Design, properties and degradation mechanisms of Pt-Al2O3 multilayer coating for high temperature solar thermal applications

Abstract

Abstract Thin film composite materials, especially alumina-platinum (Al2O3-Pt) multilayer coatings, are promising materials for Concentrated Solar Power (CSP) applications, because of their good resistance to heat and oxidation. In this paper, we will present our work on the design and realization of such coatings. Our absorbers are composed of a substrate (Si, stainless steel and Inconel), a metallic infrared (IR) reflector and an alternation of thin Al2O3 and Pt layers. The absorber structure was optimized by optical simulations and then we used magnetron sputtering to deposit these coatings on different substrates. Then we made optical characterization, transmission electron microscopy (TEM) and chemical characterization to study these coating as deposited and after thermal aging at 650 °C in air.

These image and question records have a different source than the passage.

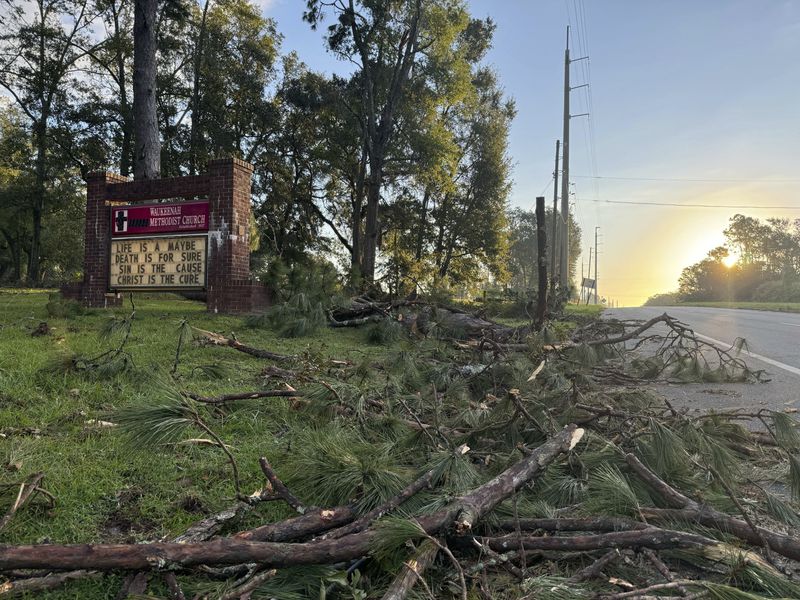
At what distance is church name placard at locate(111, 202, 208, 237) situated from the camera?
10094mm

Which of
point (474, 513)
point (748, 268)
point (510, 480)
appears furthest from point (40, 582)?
point (748, 268)

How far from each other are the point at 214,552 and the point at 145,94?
13.2m

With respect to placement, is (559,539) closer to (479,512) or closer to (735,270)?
(479,512)

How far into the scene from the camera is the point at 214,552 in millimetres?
1520

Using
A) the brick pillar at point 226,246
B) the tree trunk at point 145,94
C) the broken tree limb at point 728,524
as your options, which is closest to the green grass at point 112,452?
the broken tree limb at point 728,524

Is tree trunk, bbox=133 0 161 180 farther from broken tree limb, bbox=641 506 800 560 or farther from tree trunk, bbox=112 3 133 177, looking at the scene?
broken tree limb, bbox=641 506 800 560

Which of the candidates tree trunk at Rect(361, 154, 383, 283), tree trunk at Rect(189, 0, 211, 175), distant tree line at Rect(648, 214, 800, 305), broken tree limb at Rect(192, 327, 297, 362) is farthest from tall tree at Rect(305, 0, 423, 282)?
distant tree line at Rect(648, 214, 800, 305)

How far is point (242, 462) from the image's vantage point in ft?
9.18

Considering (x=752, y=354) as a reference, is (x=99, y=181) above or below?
above

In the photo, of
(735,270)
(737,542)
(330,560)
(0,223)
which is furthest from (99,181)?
(735,270)

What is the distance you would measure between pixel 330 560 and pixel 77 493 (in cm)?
144

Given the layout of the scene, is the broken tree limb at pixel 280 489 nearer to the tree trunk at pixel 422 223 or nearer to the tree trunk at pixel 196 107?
the tree trunk at pixel 196 107

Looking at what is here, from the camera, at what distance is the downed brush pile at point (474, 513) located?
60.8 inches

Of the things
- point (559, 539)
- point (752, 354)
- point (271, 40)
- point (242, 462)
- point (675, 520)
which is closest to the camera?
point (559, 539)
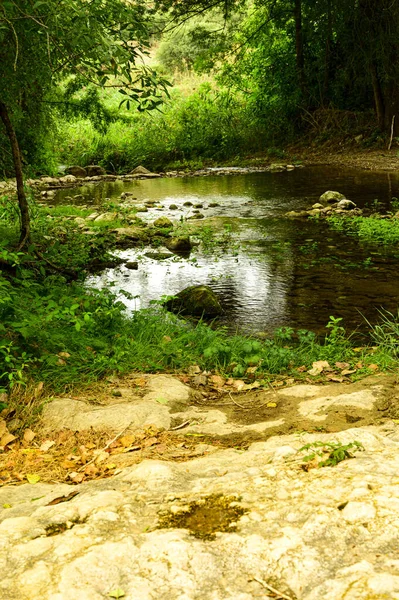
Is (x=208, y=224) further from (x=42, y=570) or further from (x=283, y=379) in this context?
(x=42, y=570)

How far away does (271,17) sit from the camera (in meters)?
21.2

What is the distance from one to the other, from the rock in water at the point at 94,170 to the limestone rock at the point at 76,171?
31 centimetres

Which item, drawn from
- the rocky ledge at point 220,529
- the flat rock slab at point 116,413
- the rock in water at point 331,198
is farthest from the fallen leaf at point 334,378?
the rock in water at point 331,198

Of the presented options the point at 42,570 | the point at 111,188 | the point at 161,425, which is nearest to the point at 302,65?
the point at 111,188

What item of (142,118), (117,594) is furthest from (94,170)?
(117,594)

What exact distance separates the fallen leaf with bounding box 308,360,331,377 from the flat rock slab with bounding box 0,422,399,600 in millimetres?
2152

By using different kinds of IR reflector (molybdenum (Mo) reflector, Pt reflector or no reflector) we demonstrate that the choice of this layer is of great importance for the stability of the whole absorber. We show that Mo reflector is not suitable for applications at high temperature in air. Best results were obtained with a 7 layer stack, comprising a Pt reflector. A solar absorption of α = 0.93 and a thermal emissivity of e = 0.43 (calculated for a temperature of 650 °C) were achieved after aging at a constant temperature of 650 °C in air during 100 h.